Ik vond geschikte afbeeldingen van een giraffe, een lynx en een eenhoorn. Zeker die laatste zou het bij de Bossche prelaten goed doen, als symbool van kuisheid. Daarnaast schoot me de olifant te binnen die ik in Venetië had gezien. Uit het hoofd voegde ik – eerst met krijt, daarna voorzichtig met inkt – nog een bonte kraai en wat fantasievogels toe. Zo kwam er alvast wat leven in de brouwerij.
Tegen de tijd dat ik de stad in was geweest om nieuwe ganzenveren en inkt te kopen en vervolgens thuis verf in de benodigde kleuren had aangemaakt – och, het langzaam verpulveren van pigment met de stamper in het koperen kommetje, en het aanmaken met lijnolie en bijenwas bleef een karwei waar ik de schurft aan had; het had me al meer dan eens de lust tot schilderen benomen – en een deugdelijk fijn penseel had gevonden, was de onderlaag droog.
Nu kon ik aan de slag. Eerst maakte ik ruimte vrij voor een waterpartij in het midden. Daar kon mooi een aantal dieren aan drinken. Tegelijk kreeg de ruimte zo meer diepte. Toch was er nog meer nodig om de voorstelling te breken, al kwam ik er niet meteen op wat. Ik liep voor een derde keer naar het raam om te zien wat voor ommegang op de Markt zich nu weer aandiende, toen Jan aarzelend de keldertrap op kwam.
‘Ik moet van mijn moeder vragen of u nog wat wilt drinken?’
‘Wat rozenbottelmede graag,’ riep ik naar beneden. Ik stond op de kruk om bovenaan de voorstelling af te bakenen met een horizon van bergen. ‘Kan je moeder dat eigenlijk niet zelf komen vragen? Is ze streng voor je?’
Hij knikte. ‘Ik moet ’s morgens meteen na het bidden alle muizenvallen legen, nog voordat papa naar beneden komt, en ik moet voor groente en kruiden naar de kloostertuin en naar de bakker om het deeg te brengen en het brood te halen en… Hè, wat is dat voor een dier?’ onderbrak hij zijn eigen opsomming.
‘Welk dier?
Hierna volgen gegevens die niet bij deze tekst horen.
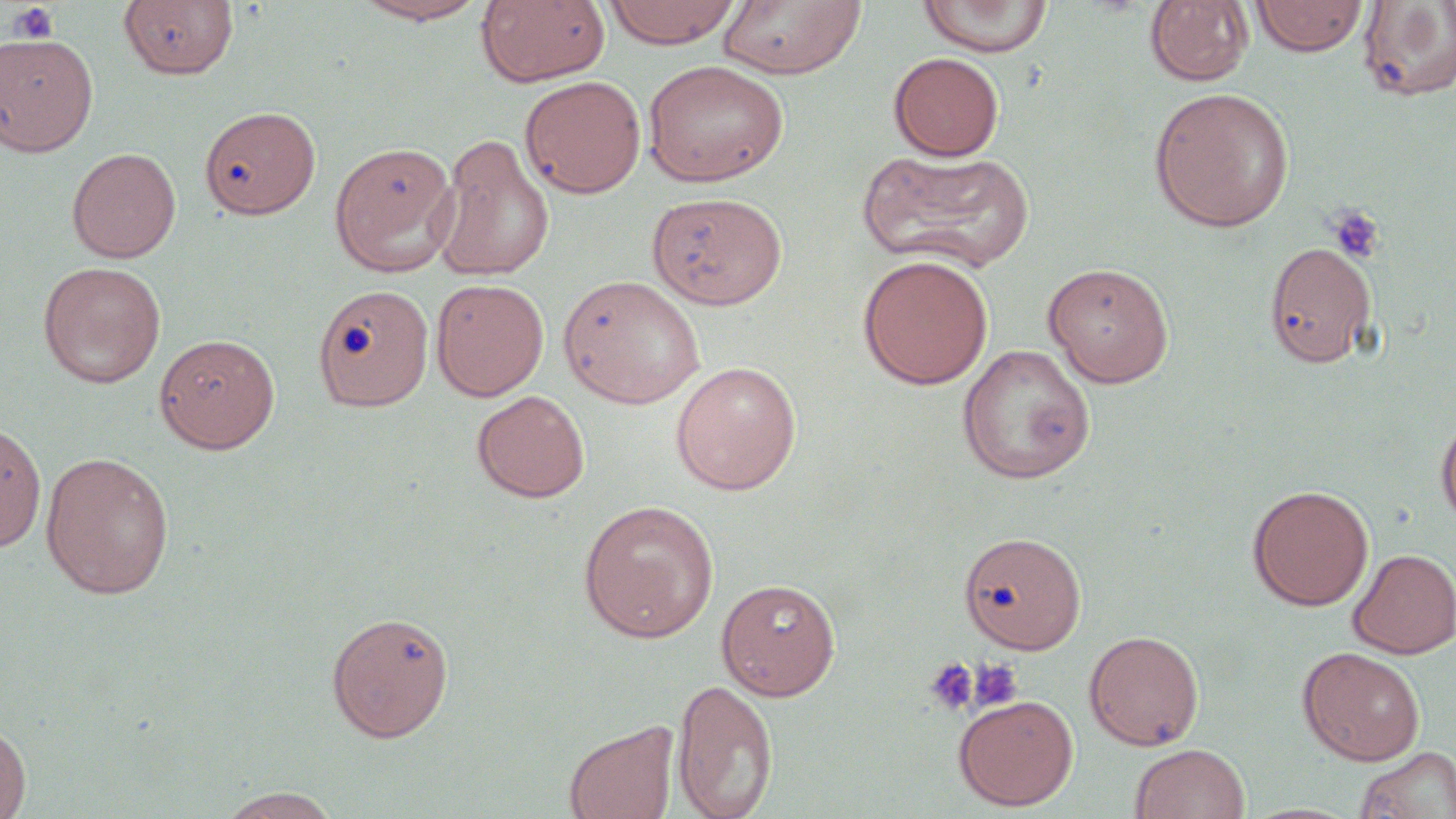

slide-level diagnosis = negative for blood parasites
platelet locations = approximate bounding boxes as [x1, y1, x2, y2] in pixels: [8, 3, 59, 44], [1325, 204, 1386, 264], [923, 657, 980, 716], [969, 658, 1024, 711]
uninfected red blood cell locations = approximate bounding boxes as [x1, y1, x2, y2] in pixels: [351, 0, 491, 25], [476, 0, 610, 87], [603, 0, 741, 48], [917, 0, 1055, 58], [1249, 0, 1370, 56], [118, 1, 239, 80], [716, 1, 867, 80], [1145, 1, 1253, 86], [1357, 1, 1456, 103], [0, 32, 99, 157], [888, 52, 1004, 161], [642, 59, 788, 187], [520, 76, 646, 198], [1149, 86, 1295, 233], [199, 104, 321, 219], [431, 134, 555, 282], [329, 141, 459, 276], [66, 147, 181, 263], [858, 149, 1035, 273], [647, 192, 787, 310], [1264, 240, 1378, 369], [857, 254, 994, 390], [37, 261, 166, 388], [1042, 261, 1175, 388], [557, 274, 706, 409], [430, 278, 549, 401], [313, 284, 434, 412], [155, 333, 281, 453], [955, 344, 1095, 484], [670, 360, 802, 495], [472, 390, 590, 503], [1436, 413, 1456, 530], [0, 421, 47, 552], [40, 451, 175, 600], [1247, 484, 1374, 611], [577, 499, 720, 643], [959, 531, 1086, 654], [1348, 548, 1456, 659], [717, 578, 841, 700], [325, 610, 454, 743], [1084, 629, 1204, 751], [1297, 646, 1425, 765], [672, 678, 778, 819], [953, 694, 1078, 811], [563, 719, 680, 819], [0, 720, 32, 819], [1129, 743, 1250, 819], [1352, 746, 1455, 819], [219, 787, 343, 818]
field of view = one of a larger specimen
stain = May-Grünwald-Giemsa
magnification = 1000x
preparation = thin blood film
image size = 1456×819 pixels
modality = light microscopy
Dit? Dat wordt een olifant.’
‘Een wat? Zo’n beest bestaat helemaal niet.’
‘O nee? Ze leven in Afrika. Let maar op, hij krijgt straks ook nog een slagtand.’ Ik onderbrak het werk om mijn vingers droog te maken. ‘Trouwens, ik heb er in Venetië een gezien met een geweven kleed over zijn rug. Voor een kwart florijn mocht je erop en een rondje rijden over het San Marcoplein.’
‘Op zijn rug. Tsss. Dat geloof ik toch niet. En trouwens, dan zou hij net zo groot moeten zijn als een paard.’
‘Hij is nog veel groter.’
‘O ja? En waarom zit er dan nu niemand op zijn rug?’
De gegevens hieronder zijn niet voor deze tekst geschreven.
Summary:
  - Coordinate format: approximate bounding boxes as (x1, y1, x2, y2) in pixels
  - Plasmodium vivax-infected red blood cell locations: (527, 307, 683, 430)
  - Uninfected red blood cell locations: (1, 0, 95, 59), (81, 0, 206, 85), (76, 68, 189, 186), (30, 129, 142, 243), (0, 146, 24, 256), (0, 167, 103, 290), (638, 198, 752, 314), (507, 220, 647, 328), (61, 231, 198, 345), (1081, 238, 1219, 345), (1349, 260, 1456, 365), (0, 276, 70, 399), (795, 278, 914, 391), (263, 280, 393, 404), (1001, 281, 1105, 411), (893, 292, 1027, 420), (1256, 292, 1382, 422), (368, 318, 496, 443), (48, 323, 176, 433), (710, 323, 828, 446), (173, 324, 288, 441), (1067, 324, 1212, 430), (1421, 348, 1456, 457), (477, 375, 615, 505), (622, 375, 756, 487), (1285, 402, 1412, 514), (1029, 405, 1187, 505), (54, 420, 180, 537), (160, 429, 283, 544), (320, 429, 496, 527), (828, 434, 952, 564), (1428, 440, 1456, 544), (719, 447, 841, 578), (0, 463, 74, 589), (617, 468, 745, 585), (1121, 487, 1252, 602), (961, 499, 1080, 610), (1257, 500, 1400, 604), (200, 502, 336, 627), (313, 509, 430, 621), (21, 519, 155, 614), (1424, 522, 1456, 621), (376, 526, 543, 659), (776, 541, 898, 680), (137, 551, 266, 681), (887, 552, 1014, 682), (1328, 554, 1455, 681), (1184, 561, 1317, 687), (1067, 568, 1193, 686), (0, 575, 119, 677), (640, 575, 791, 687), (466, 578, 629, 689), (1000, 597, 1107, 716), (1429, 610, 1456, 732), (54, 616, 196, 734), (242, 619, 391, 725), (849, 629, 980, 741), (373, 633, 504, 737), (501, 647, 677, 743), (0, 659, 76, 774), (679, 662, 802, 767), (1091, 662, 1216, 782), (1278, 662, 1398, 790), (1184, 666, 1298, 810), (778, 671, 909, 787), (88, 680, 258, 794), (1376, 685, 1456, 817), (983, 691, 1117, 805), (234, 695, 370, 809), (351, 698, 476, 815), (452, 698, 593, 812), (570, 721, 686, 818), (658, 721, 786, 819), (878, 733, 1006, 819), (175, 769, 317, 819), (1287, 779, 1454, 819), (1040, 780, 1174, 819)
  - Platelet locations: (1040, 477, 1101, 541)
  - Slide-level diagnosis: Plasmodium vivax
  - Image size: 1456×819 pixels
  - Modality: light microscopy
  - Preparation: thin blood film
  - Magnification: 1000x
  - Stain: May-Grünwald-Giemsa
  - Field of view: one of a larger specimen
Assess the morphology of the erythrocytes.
Jan moest kennelijk wennen aan het idee dat iemand Goessens plaats had ingenomen. Dit leek een manier om mij die plek te laten verdienen.
‘Dat komt omdat er in het Paradijs eerst nog geen mensen zijn.’ Ik grijnsde. ‘Jij houdt wel van slimme vragen, hè. Moet je vandaag naar school?’
‘Ja, natuurlijk. Voor morgen heb ik hexameters. Moeder weet niet eens wat dat zijn.’
Ik begon me steeds beter te voelen. Ik mocht me uitleven op het hout, en onderwijl werd mijn eigen zoon wat zichtbaarder voor me.
‘Krijg je er nog steeds met de roede als je Diets spreekt?’
Hij knikte. ‘Bij de eerste overtreding op je handen, daarna op je achterste.’
Ik kon de slagen nog bijna op mijn handpalmen voelen. Het was altijd een reden geweest om me wat gedeisd te houden. Die handen had ik te hard nodig.
‘Waar ben je goed in?’
‘Muziek, een beetje. Niet in retorica of grammatica. Voor volgende week moet ik alle heiligen van de maand mei kennen.’
‘Wat akelig. En hoe zit het met tekenen?’
‘Dat doe ik ook, maar niet op school. Ik wil net zo goed worden als vader.’
Dat was nog eens een antwoord waar ik twee kanten mee op kon. Ik zei niets en begon mijn plannetje uit te werken.
‘Wat doet u nu?’
‘Jij wou toch iets boven op de olifant?’
‘Wat wordt dat?’
‘Een aap.’
‘Denkt u dat papa het goed vindt als u zo’n beest met vijf poten en een aap op zijn rug schildert?’